## Requirements:
Make an exact copy of the entries below.

* start Source records *

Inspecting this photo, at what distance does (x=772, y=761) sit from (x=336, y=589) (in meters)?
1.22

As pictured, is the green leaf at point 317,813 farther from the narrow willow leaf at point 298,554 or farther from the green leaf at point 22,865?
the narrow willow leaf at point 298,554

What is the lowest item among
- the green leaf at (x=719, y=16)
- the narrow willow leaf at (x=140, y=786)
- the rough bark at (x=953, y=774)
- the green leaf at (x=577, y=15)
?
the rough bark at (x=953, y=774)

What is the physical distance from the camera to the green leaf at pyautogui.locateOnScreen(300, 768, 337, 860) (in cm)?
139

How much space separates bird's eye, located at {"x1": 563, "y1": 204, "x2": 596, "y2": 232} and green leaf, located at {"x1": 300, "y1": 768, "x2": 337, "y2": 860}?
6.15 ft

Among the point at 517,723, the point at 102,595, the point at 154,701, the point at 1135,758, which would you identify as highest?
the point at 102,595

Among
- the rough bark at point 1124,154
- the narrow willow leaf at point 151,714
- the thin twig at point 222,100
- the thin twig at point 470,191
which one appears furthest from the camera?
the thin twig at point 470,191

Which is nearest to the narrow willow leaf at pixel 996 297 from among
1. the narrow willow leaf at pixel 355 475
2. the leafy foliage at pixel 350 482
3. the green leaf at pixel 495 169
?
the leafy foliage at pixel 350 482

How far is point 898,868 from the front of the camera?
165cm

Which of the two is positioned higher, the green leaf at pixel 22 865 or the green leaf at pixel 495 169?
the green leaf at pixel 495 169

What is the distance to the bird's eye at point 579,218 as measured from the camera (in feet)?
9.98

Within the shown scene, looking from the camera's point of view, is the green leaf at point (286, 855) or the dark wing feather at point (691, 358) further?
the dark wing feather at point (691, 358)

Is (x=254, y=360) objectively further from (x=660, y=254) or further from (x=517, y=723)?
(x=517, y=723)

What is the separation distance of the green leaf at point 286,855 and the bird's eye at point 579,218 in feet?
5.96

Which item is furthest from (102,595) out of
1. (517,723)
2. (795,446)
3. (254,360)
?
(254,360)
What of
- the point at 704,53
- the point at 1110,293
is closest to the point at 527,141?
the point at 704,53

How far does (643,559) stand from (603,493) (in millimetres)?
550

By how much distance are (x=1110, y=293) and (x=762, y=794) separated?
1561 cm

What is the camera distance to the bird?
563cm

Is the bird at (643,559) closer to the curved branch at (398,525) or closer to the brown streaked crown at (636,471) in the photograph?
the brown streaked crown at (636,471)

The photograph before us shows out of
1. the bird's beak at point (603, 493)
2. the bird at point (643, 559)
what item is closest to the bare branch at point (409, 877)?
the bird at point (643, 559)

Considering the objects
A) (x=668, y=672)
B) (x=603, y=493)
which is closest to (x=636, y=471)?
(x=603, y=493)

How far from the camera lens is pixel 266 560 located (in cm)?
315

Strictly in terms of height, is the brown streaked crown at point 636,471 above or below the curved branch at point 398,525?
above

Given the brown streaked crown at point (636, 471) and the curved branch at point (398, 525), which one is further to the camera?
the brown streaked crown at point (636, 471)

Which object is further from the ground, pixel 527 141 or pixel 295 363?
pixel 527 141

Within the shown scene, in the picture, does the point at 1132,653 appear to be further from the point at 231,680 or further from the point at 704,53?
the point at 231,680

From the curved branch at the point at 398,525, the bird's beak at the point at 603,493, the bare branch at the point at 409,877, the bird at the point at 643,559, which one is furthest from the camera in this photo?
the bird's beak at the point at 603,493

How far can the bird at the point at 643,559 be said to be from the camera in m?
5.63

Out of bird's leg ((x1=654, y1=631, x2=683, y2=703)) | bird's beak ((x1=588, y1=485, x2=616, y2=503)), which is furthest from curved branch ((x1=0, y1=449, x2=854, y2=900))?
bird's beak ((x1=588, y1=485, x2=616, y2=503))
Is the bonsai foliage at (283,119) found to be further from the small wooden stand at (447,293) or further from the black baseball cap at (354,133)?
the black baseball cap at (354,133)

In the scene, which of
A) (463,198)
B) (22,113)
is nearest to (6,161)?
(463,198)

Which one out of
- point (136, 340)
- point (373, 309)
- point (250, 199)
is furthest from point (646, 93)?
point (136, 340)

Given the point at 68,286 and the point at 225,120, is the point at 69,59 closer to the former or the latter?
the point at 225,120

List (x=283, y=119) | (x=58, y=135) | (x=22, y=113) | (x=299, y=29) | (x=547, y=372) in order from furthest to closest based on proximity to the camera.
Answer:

* end Source records *

## Written answer:
Inspecting this photo, at what distance does (x=772, y=761) sit from (x=336, y=589) (in meters)?
1.22

As pictured, is the green leaf at point 317,813 farther from the narrow willow leaf at point 298,554 or farther from the green leaf at point 22,865?
the narrow willow leaf at point 298,554

What is the lowest item among
- the green leaf at (x=719, y=16)
- the narrow willow leaf at (x=140, y=786)
- the rough bark at (x=953, y=774)
- the green leaf at (x=577, y=15)
?
the rough bark at (x=953, y=774)

What is the physical distance from the camera to the green leaf at pyautogui.locateOnScreen(300, 768, 337, 860) (in cm)?
139

How much space separates bird's eye, located at {"x1": 563, "y1": 204, "x2": 596, "y2": 232} and green leaf, located at {"x1": 300, "y1": 768, "x2": 337, "y2": 860}?
6.15 ft

Among the point at 517,723, the point at 102,595, the point at 154,701, the point at 1135,758, which would you identify as highest?
the point at 102,595

Among
- the rough bark at point 1124,154
- the narrow willow leaf at point 151,714
- the thin twig at point 222,100
- the thin twig at point 470,191
which one appears furthest from the camera?
the thin twig at point 470,191

Which is nearest to the narrow willow leaf at pixel 996 297 from among
1. the narrow willow leaf at pixel 355 475
2. the leafy foliage at pixel 350 482
3. the green leaf at pixel 495 169
?
the leafy foliage at pixel 350 482

How far is point 898,868 from the front of the camera?
165cm

Which of the two is positioned higher, the green leaf at pixel 22 865 or the green leaf at pixel 495 169?
the green leaf at pixel 495 169

What is the distance to the bird's eye at point 579,218 as measured from the camera (in feet)?
9.98

Within the shown scene, looking from the camera's point of view, is the green leaf at point (286, 855) or the dark wing feather at point (691, 358) further?
the dark wing feather at point (691, 358)

Is (x=254, y=360) objectively further from (x=660, y=254) or further from (x=517, y=723)?
(x=517, y=723)

What is the separation distance of the green leaf at point 286,855 and the bird's eye at point 579,218 in feet?
5.96

Which item is furthest from (102,595) out of
1. (517,723)
2. (795,446)
3. (254,360)
?
(254,360)
What of
- the point at 704,53
- the point at 1110,293
is closest to the point at 527,141?
the point at 704,53

How far does (643,559) stand from (603,493) (in millimetres)?
550

By how much distance are (x=1110, y=293) and (x=762, y=794) separated?
1561 cm

What is the camera distance to the bird?
563cm

Is the bird at (643,559) closer to the curved branch at (398,525) or closer to the brown streaked crown at (636,471) in the photograph?
the brown streaked crown at (636,471)

The photograph before us shows out of
1. the bird's beak at point (603, 493)
2. the bird at point (643, 559)
what item is closest to the bare branch at point (409, 877)?
the bird at point (643, 559)

Considering the objects
A) (x=668, y=672)
B) (x=603, y=493)
which is closest to (x=636, y=471)?
(x=603, y=493)

How far from the camera lens is pixel 266 560 located (in cm)?
315

Strictly in terms of height, is the brown streaked crown at point 636,471 above or below the curved branch at point 398,525?
above

Given the brown streaked crown at point (636, 471) and the curved branch at point (398, 525), which one is further to the camera?
the brown streaked crown at point (636, 471)

Which object is further from the ground, pixel 527 141 or pixel 295 363?
pixel 527 141

Within the shown scene, in the picture, does the point at 1132,653 appear to be further from the point at 231,680 or further from the point at 704,53?
the point at 231,680

From the curved branch at the point at 398,525, the bird's beak at the point at 603,493, the bare branch at the point at 409,877, the bird at the point at 643,559, which one is furthest from the camera in this photo?
the bird's beak at the point at 603,493

How far can the bird at the point at 643,559 be said to be from the camera in m?
5.63

Out of bird's leg ((x1=654, y1=631, x2=683, y2=703)) | bird's beak ((x1=588, y1=485, x2=616, y2=503)), which is furthest from curved branch ((x1=0, y1=449, x2=854, y2=900))?
bird's beak ((x1=588, y1=485, x2=616, y2=503))
Is the bonsai foliage at (283,119) found to be further from the small wooden stand at (447,293) or further from the black baseball cap at (354,133)?
the black baseball cap at (354,133)

In the scene, which of
A) (463,198)
B) (22,113)
is nearest to (6,161)?
(463,198)

Which one out of
- point (136, 340)
- point (373, 309)
- point (250, 199)
is furthest from point (646, 93)?
point (136, 340)

Given the point at 68,286 and the point at 225,120, is the point at 69,59 closer to the former or the latter?
the point at 225,120

List (x=283, y=119) | (x=58, y=135) | (x=22, y=113) | (x=299, y=29) | (x=547, y=372) in order from furthest to closest based on proximity to the camera.
Answer:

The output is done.